I know it can be difficult to “cut people off” — especially when you have a history together. It’s why people put up with terrible boyfriends for years and why Hollywood keeps making M. Night Shyamalan movies. It’s hard to say no sometimes. Think about those people you know who have been friends with the same group of people since high school, not necessarily because they have that much in common but because they’re too lazy or scared to find new friends. It’s inertia, the path of least friend resistance. Breaking out and seeking friends outside of what you’ve known takes effort, and people hate effort. If people liked effort, Two and a Half Men wouldn’t be so popular. But you can either keep enabling your own circle of emotional death or get to that point where you can’t complain anymore and decide you deserve better. You can stop kvetching and do something about it.

Because I don’t give advice without backing it up, I have empirical proof that this works and friend break-ups can actually be good for everyone. A few years ago, a longtime friend of mine and I were at the point where we were just sick of each other. We spent more time fighting over my schedule or the fact that I “was too busy for my friends” than actually being friends. And after one quarrel too many, I decided to just shoot our ailing, disease-ridden friendship in the head. I put it out of its misery. It wasn’t that I hated this person or found her to be scum sucking rode whore who was ruining my life. We just weren’t making each other happy anymore, and it was time to move on and see other people.

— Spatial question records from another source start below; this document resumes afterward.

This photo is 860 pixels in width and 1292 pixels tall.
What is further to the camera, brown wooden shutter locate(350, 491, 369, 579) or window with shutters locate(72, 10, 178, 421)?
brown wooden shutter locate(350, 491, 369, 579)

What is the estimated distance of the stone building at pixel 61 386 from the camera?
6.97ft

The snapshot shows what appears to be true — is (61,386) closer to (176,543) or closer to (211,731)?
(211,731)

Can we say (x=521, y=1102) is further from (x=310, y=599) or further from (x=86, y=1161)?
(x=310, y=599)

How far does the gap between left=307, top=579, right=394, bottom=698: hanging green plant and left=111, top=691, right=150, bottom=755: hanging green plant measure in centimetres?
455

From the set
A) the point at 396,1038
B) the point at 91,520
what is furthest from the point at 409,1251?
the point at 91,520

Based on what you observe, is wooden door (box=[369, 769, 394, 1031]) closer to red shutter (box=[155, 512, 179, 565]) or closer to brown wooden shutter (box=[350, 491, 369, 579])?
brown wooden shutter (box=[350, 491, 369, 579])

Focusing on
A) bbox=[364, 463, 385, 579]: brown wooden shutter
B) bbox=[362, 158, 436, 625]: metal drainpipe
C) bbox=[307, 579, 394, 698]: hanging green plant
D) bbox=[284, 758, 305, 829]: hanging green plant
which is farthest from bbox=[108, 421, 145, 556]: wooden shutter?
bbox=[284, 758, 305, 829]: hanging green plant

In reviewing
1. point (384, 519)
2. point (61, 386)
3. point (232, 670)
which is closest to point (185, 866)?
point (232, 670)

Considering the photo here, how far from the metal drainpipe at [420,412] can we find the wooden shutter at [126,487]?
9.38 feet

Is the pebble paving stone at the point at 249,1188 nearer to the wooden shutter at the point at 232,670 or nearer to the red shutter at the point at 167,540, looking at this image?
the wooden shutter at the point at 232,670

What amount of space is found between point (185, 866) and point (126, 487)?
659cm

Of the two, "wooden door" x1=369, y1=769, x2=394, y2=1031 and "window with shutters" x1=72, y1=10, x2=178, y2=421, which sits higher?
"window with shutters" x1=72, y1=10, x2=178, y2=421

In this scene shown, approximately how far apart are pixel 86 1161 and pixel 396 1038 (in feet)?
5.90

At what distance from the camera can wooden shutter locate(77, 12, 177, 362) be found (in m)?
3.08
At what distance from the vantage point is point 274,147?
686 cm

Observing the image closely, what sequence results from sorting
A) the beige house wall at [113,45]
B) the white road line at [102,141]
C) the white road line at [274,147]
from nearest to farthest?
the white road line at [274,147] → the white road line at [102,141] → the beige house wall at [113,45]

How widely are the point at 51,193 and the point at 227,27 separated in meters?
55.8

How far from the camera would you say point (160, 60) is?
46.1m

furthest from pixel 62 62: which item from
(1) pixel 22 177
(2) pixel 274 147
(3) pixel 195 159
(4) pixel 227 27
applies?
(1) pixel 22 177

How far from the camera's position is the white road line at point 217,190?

And recently, I ran into this person at a coffee shop, years after the end of our first friendship. It had been so long that I actually couldn’t remember why we broke up in the first place. She asked me about my writing and what I was doing with myself and I asked her about her art, genuinely interested in where her vision had taken her. I remembered going to buy weird art supplies with her and finding materials in package stores — the small moments that made being friends with her worth it. I wasn’t feeling nostalgia, just a reflection of all of the reasons we were friends in the first place. After getting coffee, we exchanged numbers again (although I still had hers, because I never delete things) and met up again a few weeks later for dinner.

At this dinner, I finally met her sister for the first time — despite having heard about her in stories — and she looked so much like my friend that I was taken aback. It was like my friend had been cloned as a college freshman who wore floppy hats. I found it a little creepy, like an Arnold Schwarzenegger movie, but also beautiful — the discovering a new part of someone I’d known forever. This is what friendship was really like. I didn’t even know what I was missing until I found it.